Yasanın iyi tarafı yok mu?
AÇIKCASI, bu yasa içerdiği pek çok sakıncanın yanında çok temel bir iyiliği de beraberinde getiriyor. Bu da, getirilen esnek sistem.
Ama bu iyilikten nasıl yararlanılacağı da tamamen Milli Eğitim Bakanlığı’nın uygulamasına bağlı. Maalesef yasa koyucu, bakanlığı esnek sistemin doğru dürüst ve eşitlikçi biçimde uygulanması yolunda zorlayıcı kimi tedbirleri yasaya koymadı.
Türkiye’de sünni çoğunluk için din dersi sevindirici bir gelişme olabilir ama Alevi veya diğer dinlerden azınlıklar için henüz ortada temenniler dışında sevinilecek bir şey yok. Oysa azınlıkların da çoğunluklarla benzer haklardan yararlanması için yasaya tedbirler konabilirdi.
Burada ‘azınlık’ derken illa dini veya etnik azınlıkları düşünmeyin.
Yasaya, mesela ‘Belli bir okul bölgesinde (ilçe) öğrencilerin yüzde 10’unun talep etmesi halinde o seçmeli ders konur’ gibi bir ifade eklense yasa koyucu eşitlikçiliği de teşvik etmiş olurdu.
Eğitim yasasını anlamak ve eleştirmek
EĞİTİM yasasıyla ilgili çok sayıda yazı yazdım. Son yazdığım yazılar, eleştiriden çok yasanın içeriğini anlatmaya çalışan yazılardı.
Yasanın Meclis’ten geçişi bir inatlaşmaya kurban gittiği için, yasada yapılması bence elzem olan pek çok düzeltme ve iyileştirme de yapılamadı.
Ama bana soracak olursanız, bu yasa artık ülkemizin temel siyasi bölünmelerinden biri haline geldi bile.
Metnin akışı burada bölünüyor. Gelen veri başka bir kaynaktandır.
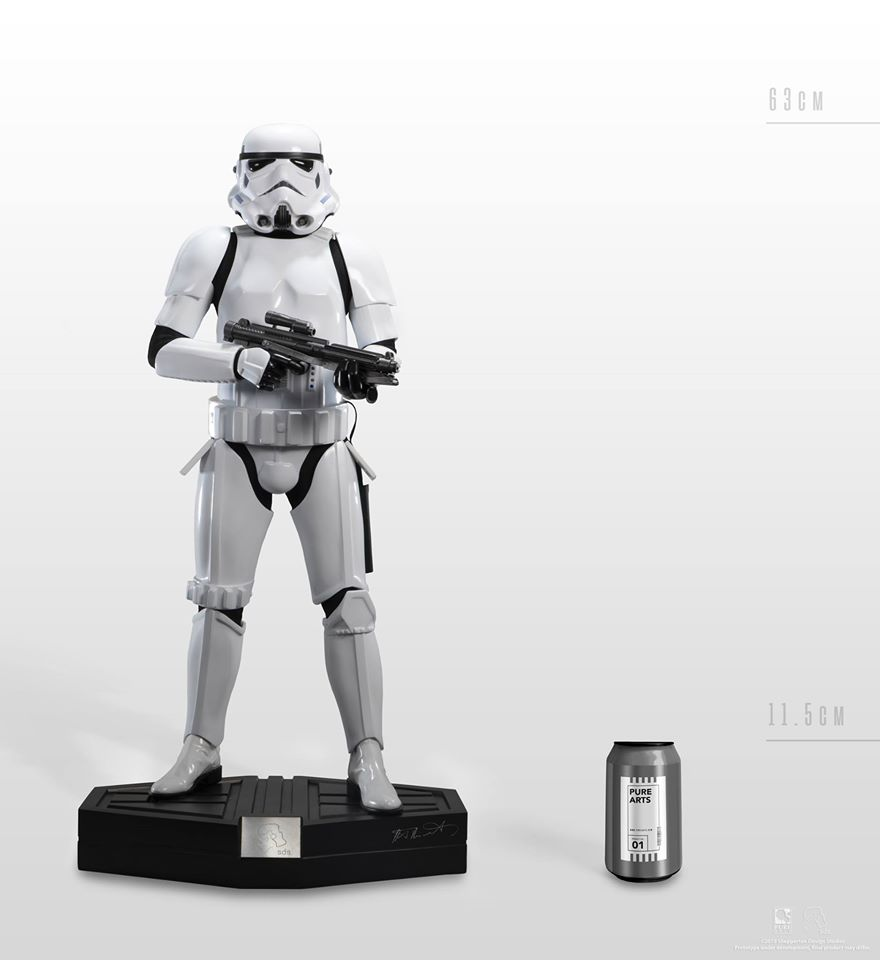 Merch Stormtrooper Statue Star Wars Genuine 63Cm Scale 1/3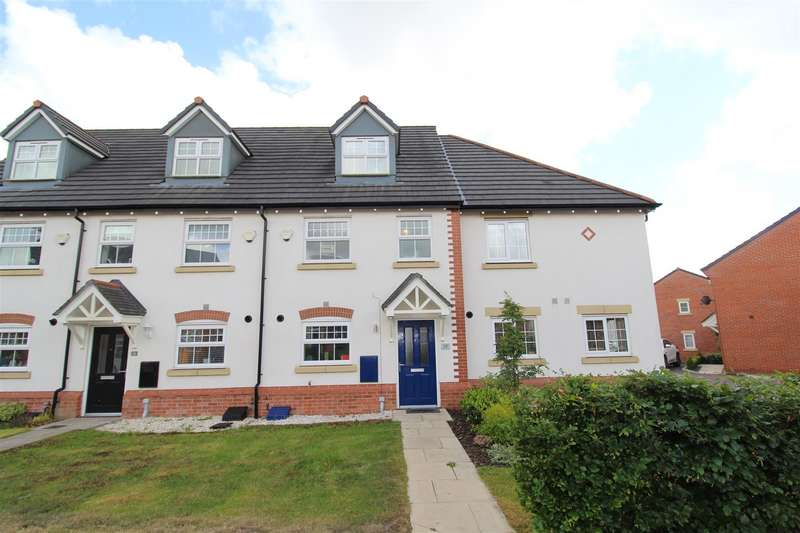 3 Bedrooms Town House for sale in Bannister Court, Shevington, Wigan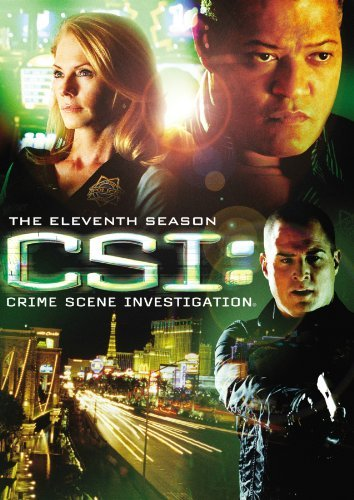 Csi Season 11 DVD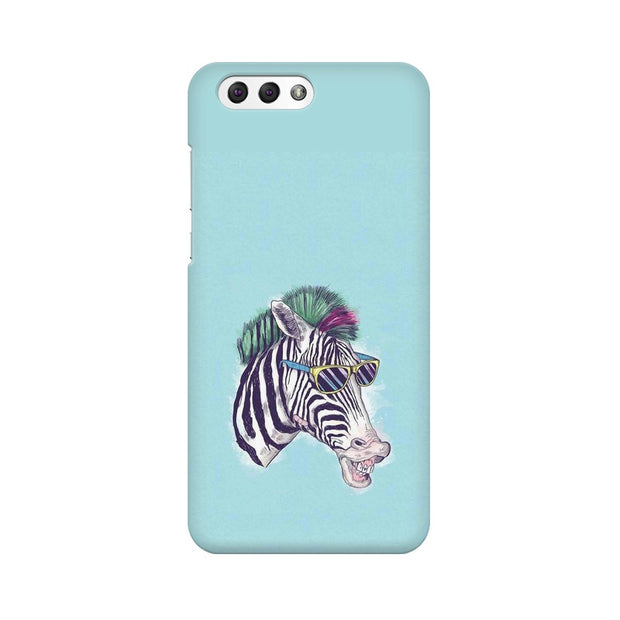 Asus Zenfone 4 ZE554KL The Zebra Style Cool Phone Cover & Case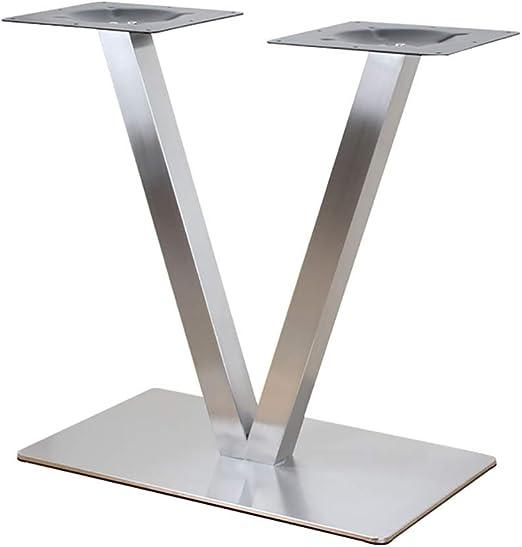 AFDK 1X Patas de mesa cruzada Mesa de acero industrial en forma de ...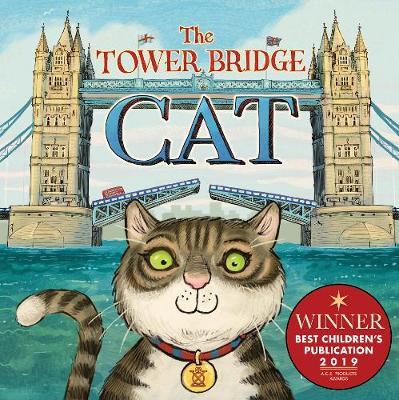 The Tower Bridge Cat (Paperback)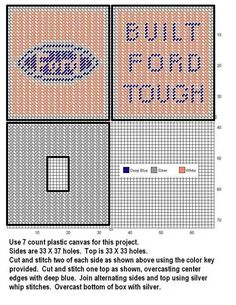 Ford tbc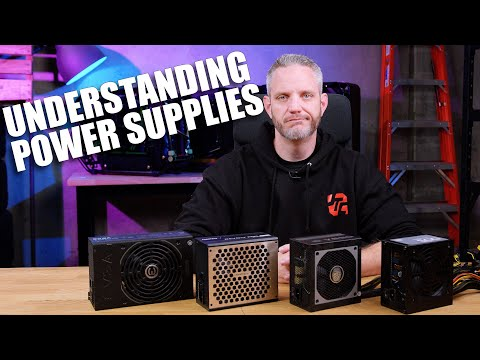 Beginners Guide to Power Supplies... How to understand the ratings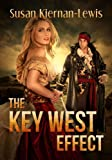 The Key West Effect (Tempus Fugitives)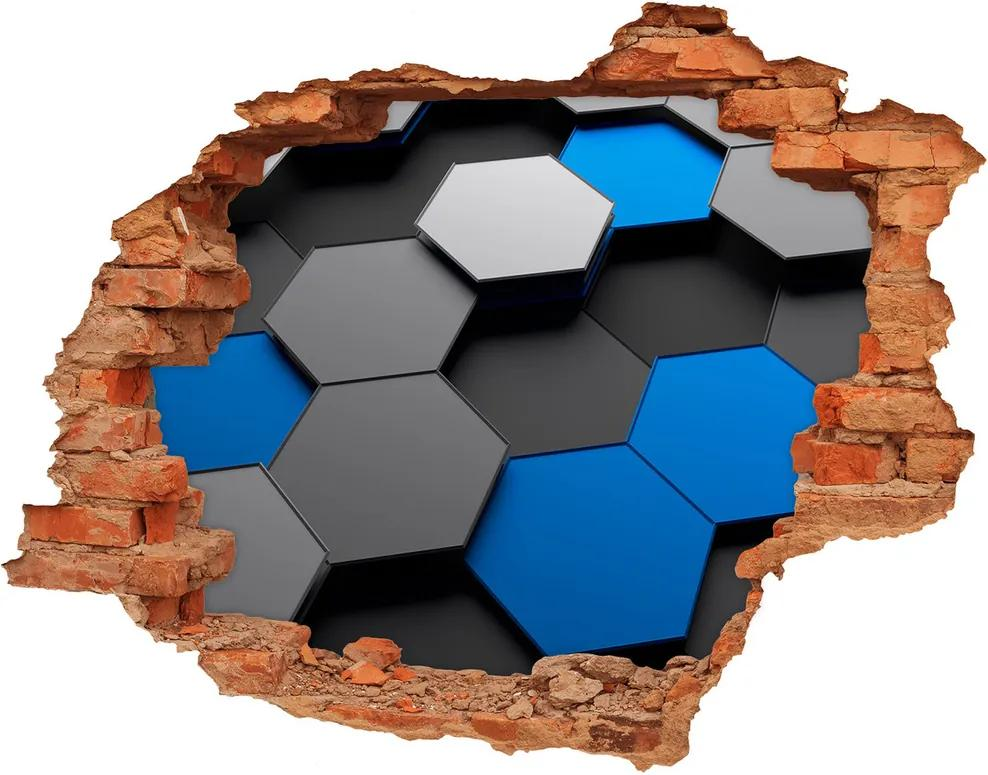 Autocolant autoadeziv gaură 3D Abstracție
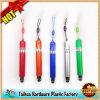 Custom Promotion Stylus Pen, Touch Pen, Mobile Dust Plugs (TH-08042)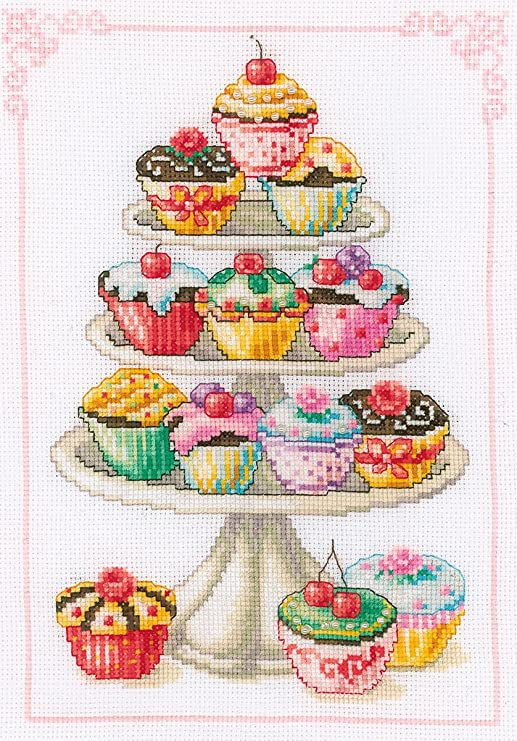 Counted Cross Stitch Kit Cupcake Anyone? Vervaco 2002\70.349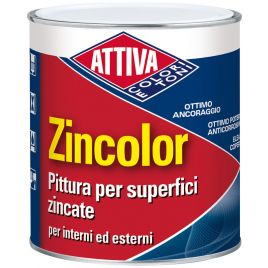 Pittura per superfici zincata zincolor bianco 330 lt0,75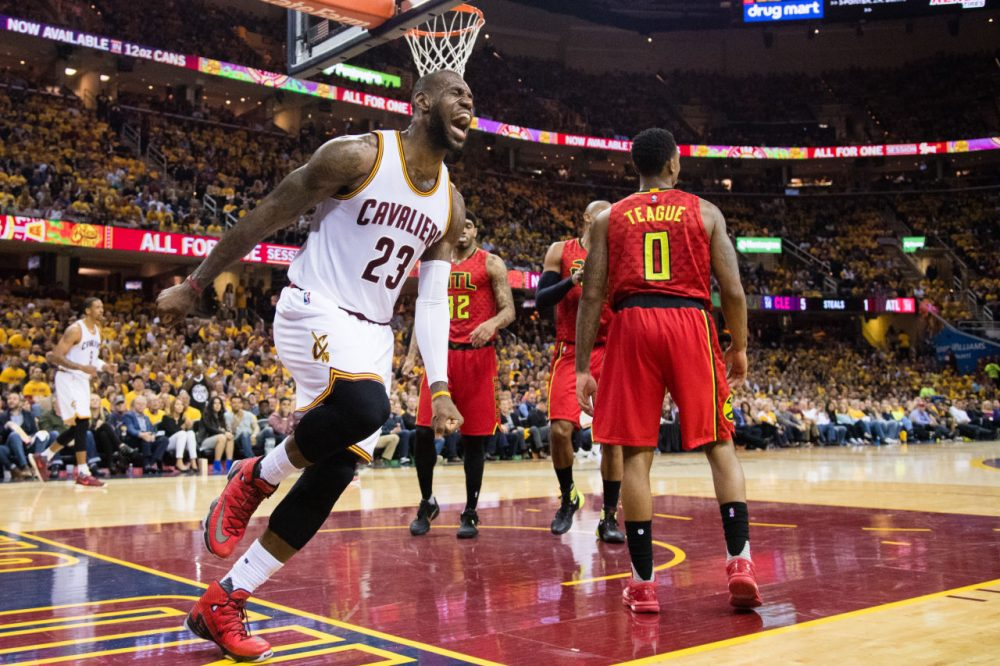 CLEVELAND, OH - MAY 4: LeBron James #23 of the Cleveland Cavaliers reacts after missing a shot during the first half of the NBA Eastern Conference semifinals against the Atlanta Hawks at Quicken Loans Arena on May 4, 2016 in Cleveland, Ohio. NOTE TO USER: User expressly acknowledges and agrees that, by downloading and or using this photograph, User is consenting to the terms and conditions of the Getty Images License Agreement. (Photo by Jason Miller/Getty Images)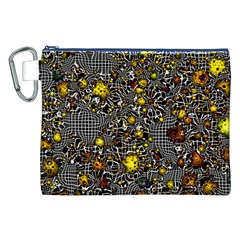 Sci Fi Fantasy Cosmos Yellow Canvas Cosmetic Bag (XXL)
O yüzden, önümüzdeki dönemde de yasanın hep tartışılacağını, zaman zaman da yasada kapsamlı değişikliklere gidileceğini düşünenlerdenim.
Eleştirilerimi kayda geçsin diye özetlemek istiyorum:
- OKULA BAŞLAMA YAŞI: Yasa, 60 ayı doldurmayı alt, 72 ayı doldurmayı ise üst sınır olarak kabul ediyor. Dünyanın dört bir yanında eğitim uzmanları hemfikir ki, 72 ay alt sınır olmalı, 84 ay ise üst. Ve çocuklarımız 60-72 ay aralığında okul öncesi eğitime devam etmeli.
- KADEME GEÇİŞ YAŞLARI: 5-6 yaş arası ilkokula başlanınca 9-10 yaşları arasında mesleki yönlendirmeyi de içeren ortaokula, 13-14 yaşları arasında da liseye başlanmış oluyor. Bu yaş aralıklarının bilişsel becerileri dikkate almadan belirlendiği konusunda bütün uzmanlar hemfikir.
- İLKOKULDAN ORTAOKULA GEÇİŞ: Kademelendirmenin 4’er yıl yapılması da yanlış. İlk kademenin 5, ikinci kademenin 3 ve son kademenin 4 yıl olması daha doğru olurdu.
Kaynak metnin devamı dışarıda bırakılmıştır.